儒者官僚(じゅしゃかんりょう)はいいトコのぼんぼん
儒教を修めて官僚になるという出世コースなわけですが、どのようにして就職するかというと、それは郷挙里選(きょうきょりせん)という制度で、地元の有力者から「うちの地域にこんなナイスガイがいるからオススメ!」って推薦してもらって就職するわけです。こういう就職方法なので、官僚はみなさん地元に根付いた有力者の階級の出身です。地元で人気のお金持ちの家の子じゃないと、誰もわざわざ推薦なんかしてくれませんからね……。
儒者官僚が国を悪くした!?
この、地元で人気のお金持ちの家の子らがえげつないんすわ。地元に都合のいい政策ばかり通そうとするんですよ。実家は地元に根を張っていて、税金を払いきれなくて夜逃げしたような流民を自分のところで囲って農奴として使って荘園経営なんかして潤っちゃってるわけです。

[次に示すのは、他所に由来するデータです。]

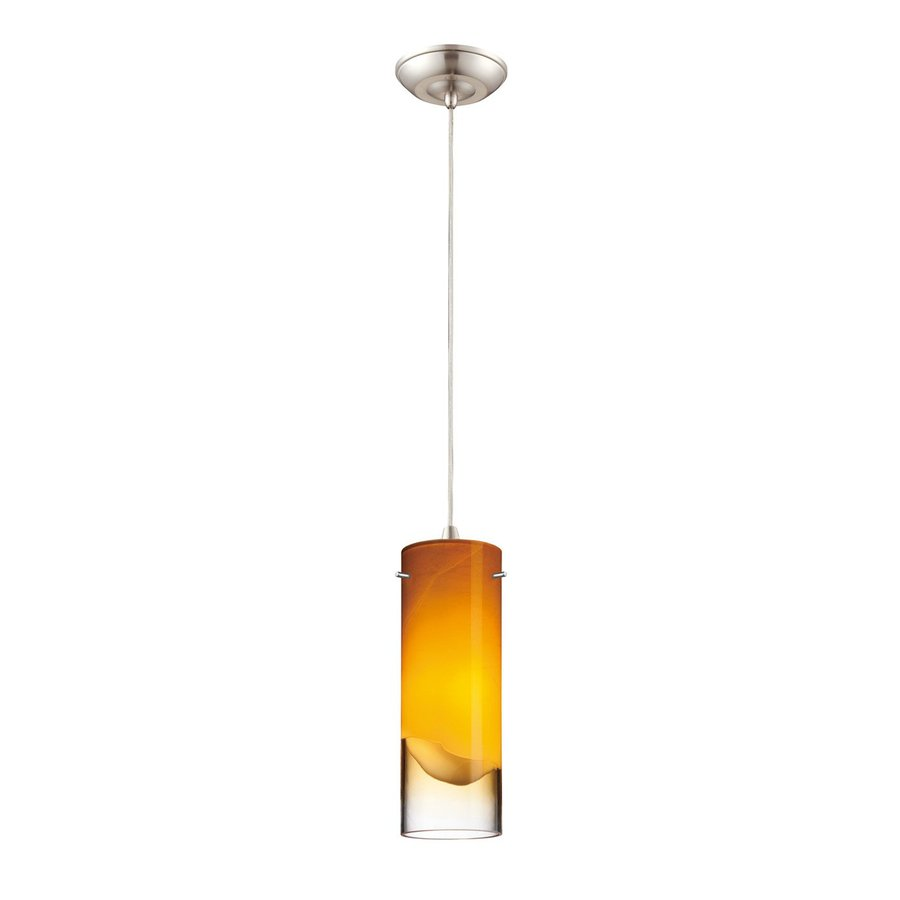 Philips Crete 3.63-in Satin Nickel Mini Tinted Glass Cylinder Pendant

民に夜逃げされたら国家の税収が減るわけですから、国は貧乏になる一方、地方の豪族は潤う一方。官僚たちは実家が豪族なもんで、国家にとって困ったその状況にも見て見ぬふりっすわ。こうやって世の中、悪くなっていったんですよ。宦官ばかりのせいじゃない。
我らがヒーロー、曹操(そうそう)登場!
腐った官僚が牛耳る腐った世の中に我慢ならなかったのが、あのちっこいオッサン、曹操(そうそう)です。彼は宦官の孫ですから、儒者官僚たちとは出自が違います。なんのしがらみもなく改革を断行できるわけです。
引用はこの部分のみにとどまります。